Making its world premiere at Fantasia International Film Festival, Our House is the feature debut of director Anthony Scott Burns, who made the standout short “Father’s Day” in the hit-and-miss horror anthology Holidays. There, he showed a shrewd restraint and a skill for brewing suspense. Here, he offers a clumsy haunted house tale that’ll like bore more hardened horror fans.
Ethan (Thomas Mann) is a young inventor on the verge of a major breakthrough. He’s working on a machine that would create energy through waves, think wifi for electricity. But his development on this project is derailed when his parents die in a freak accident, leaving him to care for his teen brother Matt (Percy Hynes White) and kid sister Becca (Kate Moyer). One day Ethan squirrels away a few hours for himself and turns on his dust-covered device. While it does not ignite his test lightbulb, it does spark a greater change in the house. Both Becca and Matt begin to experience paranormal activity that suggests their parents’ ghosts watch over them. Realizing his device has the accidental ability to be an amplifier for the dead, Ethan tries to increase its power hoping to bring his parents back in the flesh. But theirs are not the only spirits lingering in the house. And the others aren’t as friendly.
This premise might sound familiar to Fantasia devotees. Our House is a remake of Matt Osterman’s Phasma Ex Machina (A.K.A. Ghost From The Machine), a microbudget horror movie that premiered at the festival in 2010. Screenwriter Nate Parker has made some notable changes to the original, genderswapping the youngest sibling and revising the backstory of the widower-next-door. But the most apparent difference is in the budget.
Produced by IFC Midnight, Our House doesn’t suffer from the subpar digital look of its inspiration, instead boasting a crisp focus that horror fans have come to expect thanks to the flood of sleek small-budget fare coming from Blumhouse Productions and its rivals. Instead of no-name actors, Our House has young stars, like The Gifted’s Percy Hynes White, Me, Earl, And the Dying Girl’s Thomas Mann, and Transformers: Age of Extinction’s Nicola Peltz playing Ethan’s girlfriend Hannah. And rather than flesh and blood performers lurking in the background behind unsuspecting heroes, there are inky specters who cast chilling silhouettes for jump scares. Essentially, this is a predictably glossier studio version of the indie original.

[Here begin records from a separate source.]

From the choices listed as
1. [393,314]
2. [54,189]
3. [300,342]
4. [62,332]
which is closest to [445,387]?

There’s no shame in that. It’s just a shame that Our House isn’t all that scary or original. The paranormal activity begins with a string of tropes: slinking shadows, an ominous message scribbled on a mirror, a whisper in the dark that only a child can hear. I begrudge none of this, as these tropes are easy shorthand to set the stage for Our House’s big scares. But when those too are all-too-familiar, I got bored. The silhouette on a shower curtain. The doll that’s cute but also creepy and clearly tied to a dead child. A girl found facing a corner like in the climax of The Blair Witch Project. Instead of a fresh and frightening story, Our House becomes a cluttered collection of horror iconography.

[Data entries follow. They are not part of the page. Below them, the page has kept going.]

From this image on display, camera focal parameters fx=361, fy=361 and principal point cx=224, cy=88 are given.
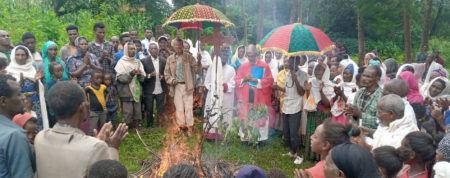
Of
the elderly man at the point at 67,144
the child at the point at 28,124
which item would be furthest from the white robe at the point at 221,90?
the elderly man at the point at 67,144

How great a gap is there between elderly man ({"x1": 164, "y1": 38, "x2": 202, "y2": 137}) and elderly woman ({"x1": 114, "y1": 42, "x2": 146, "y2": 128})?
0.73 meters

Maybe this could be forgiven if it weren’t for a sloppy script. Though not particularly charismatic, Mann’s an adequate leading man, playing grief, incredulity, and parental vexation with a muted capability. But it’s White and Moyer whose performances give a real wallop. His eyes ringed in dark circles, his brow furrowed over a pale face, White projects the pain of their parents’ death with a scorching intensity. Like many a menaced moppet who’s come before her, Moyer is adorable, then unnerving as Becca softly translates the whispers of the dead for her brothers. But what really sells these three as a family is her playfulness and fury. One moment, she’s the giddy little sister eager to help make dinner or work on her brother’s weird ghost-making device. The next, her eyes are narrowed, her shoulders hunched in anger because she’s certain someone was spying on her. When she accuses Matt, he storms out of the room too fed up to defend himself as Ethan looks on helpless and exasperated. Just like that, the dynamic of this family is deftly established.

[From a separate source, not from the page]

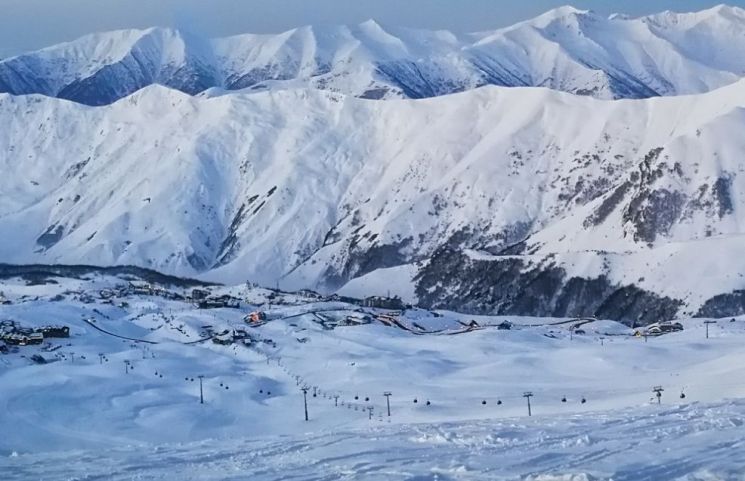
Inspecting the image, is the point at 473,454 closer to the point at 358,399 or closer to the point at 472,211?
the point at 358,399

It’s when the script leaves the family that things get sloppy. Tertiary characters are hastily introduced and oft abandoned, like the kindly store owner who employs Ethan, the caring neighbor who pops up only to be a convenient fount of exposition, Matt’s buddy whose sole purpose is to get spooked yet say nothing of his experience, and Ethan’s girlfriend who exists to be a pretty sounding board for his speculation about the powers of the machine. In a movie so focused on the three siblings, such slapdash scenes stand out and spoil its could-be claustrophobic intimacy. Then, the finale offers its own frustrations with an anticlimactic solution and a smattering of questions left unanswered.
This is at best a mediocre horror movie. The story makes sense enough. The performances are serviceable to good. The pacing is uneven, but it’s a lean 90-minutes. It’ll likely be a bit of a snooze to horror connoisseurs. However, as I watched, I realized there is an audience that might well relish this slightly creepy tale of kids in paranormal peril. Kids.
Our House is like Are You Afraid of the Dark? minus the camp appeal. There’s no blood or gore. No sex or nudity. But there are children in ghostly, ghastly danger, a (young) adult who initially refuses to believe them, and a scary story that’s spooky without being horrifying. The only caution in its PG-13 rating is for “terror and some thematic content.” Without major spoilers, I suspect the content referred to is the unspoken fate of the ghost girl tied to the aforementioned doll. Basically, if you’re looking for something to scare you witless, look elsewhere. But if you want something suitably scary for the burgeoning young horror fan in your life, microwave the popcorn and cuddle up for Our House. After all, the family that’s scared together, stays together.
Our House hits theaters, VOD, and digital platforms on July 27th.